## SELECTED TEXT
■ ■ ■ ■ ■

A normalized layer (shown as L4 in Figure 3) is often included in CNN to enhance the generalization ability of the network, by creating a competitive mechanism for local neuron activity [42]. The present crack recognition network adopted batch normalization (BN) (the advantage of which was demonstrated in [43]) as the normalized layer to alleviate the gradient vanishing problem in network training. The pooling layer, shown as L5 in Figure 3, was constructed to perform aggregate statistics, based on the location features of different images, to further reduce data complexity as well as the probability of overfitting. The MaxPooling method was adopted for crack recognition.

3.1.2. Final Layer

The final layer normally contains multiple fully connected layers (FCs), activation functions and a softmax layer. Dropout layers may also be included for improvement of accuracy. Dropout reduces co-dependence between nodes by randomly resetting parts of the weights or outputs of the fully connected layer to zero during the CNN training process, whereby the problem of overfitting can be prevented [44]. As can be seen in Figure 3, the Dropout layer is often between FCs in the final layer.

■ ■ ■ ■ ■

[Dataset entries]
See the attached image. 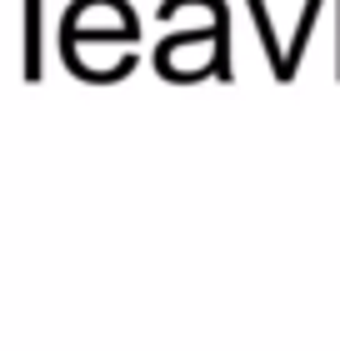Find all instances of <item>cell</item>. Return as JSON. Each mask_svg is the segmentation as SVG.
Returning a JSON list of instances; mask_svg holds the SVG:
<instances>
[{
    "label": "cell",
    "mask_w": 340,
    "mask_h": 351,
    "mask_svg": "<svg viewBox=\"0 0 340 351\" xmlns=\"http://www.w3.org/2000/svg\"><path fill=\"white\" fill-rule=\"evenodd\" d=\"M25 81H40V0H25Z\"/></svg>",
    "instance_id": "6da1fadb"
},
{
    "label": "cell",
    "mask_w": 340,
    "mask_h": 351,
    "mask_svg": "<svg viewBox=\"0 0 340 351\" xmlns=\"http://www.w3.org/2000/svg\"><path fill=\"white\" fill-rule=\"evenodd\" d=\"M335 75H340V71H335Z\"/></svg>",
    "instance_id": "7a4b0ae2"
}]
</instances>
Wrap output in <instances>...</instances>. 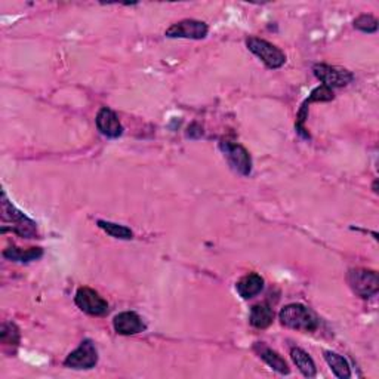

■ ■ ■ ■ ■

## TASK INSTRUCTIONS
A: From the passage on CNN layers for crack recognition, reproduce word for word the part that opens with the words containing "The final layer normally" and closes with "the final layer.".
B: Take the passage on CNN layers for crack recognition further, starting right after its final sentence.

## EXERCISE ANSWERS
A:
The final layer normally contains multiple fully connected layers (FCs), activation functions and a softmax layer. Dropout layers may also be included for improvement of accuracy. Dropout reduces co-dependence between nodes by randomly resetting parts of the weights or outputs of the fully connected layer to zero during the CNN training process, whereby the problem of overfitting can be prevented [44]. As can be seen in Figure 3, the Dropout layer is often between FCs in the final layer.

B:
The output of the softmax layer indicates the probability of an object being classified into a category. The softmax layer is located before the output layer and is usually adopted for multi-classification problems (i.e., C > 2). The final output of the network requires utilization of a softmax function to generate the categories of objects with the highest probability. The softmax function is defined as:

S_{i} = \frac{e^{V_{i}}}{\sum_{i}^{C} e^{V_{i}}} .

(1)

where S_i is the softmax function; Vi is the i^th element in the set V to be classified; C is the total number of categories. Softmax is often located at the end of final layer and is connected to the output layer, representing the relative probability of different categories [45].

3.1.3. Training Algorithms

During the training process, forward propagation obtained a loss, as the differences between the output and the real values, by evaluating which of the CNN parameters were optimized. Specifically, a stochastic gradient descent was used to minimize the cost function [46] and achieve optimal biases and weights. The cost function of the i^th CNN layer is:

J^{(i)} (θ_{0}, θ_{1}) = \frac{1}{2} {(h_{θ} (x^{(i)}) - y^{(i)})}^{2},

(2)

the partial derivative of which is:

\frac{∆ J^{(i)} (θ_{0}, θ_{1})}{θ_{j}} = (h_{θ} (x^{(i)}) - y^{(i)}) x_{j}^{(i)},

(3)

and the parameter updating formula is written as:

θ_{j} ≔ θ_{j} - α \frac{∆ J^{(i)} (θ_{0}, θ_{1})}{θ_{j}} .

(4)

In Equations (2)–(4), i represents the CNN neuron index; j represents the CNN layer index and α is the learning rate. Note that each iteration of the gradient descent algorithm is affected by α.

θ_{0}

and

θ_{1}

are the weight and bias of the CNN neurons to be updated;

h_{θ} (x^{(i)})

is the predicted value of the CNN output, and

y^{(i)}

is the true value.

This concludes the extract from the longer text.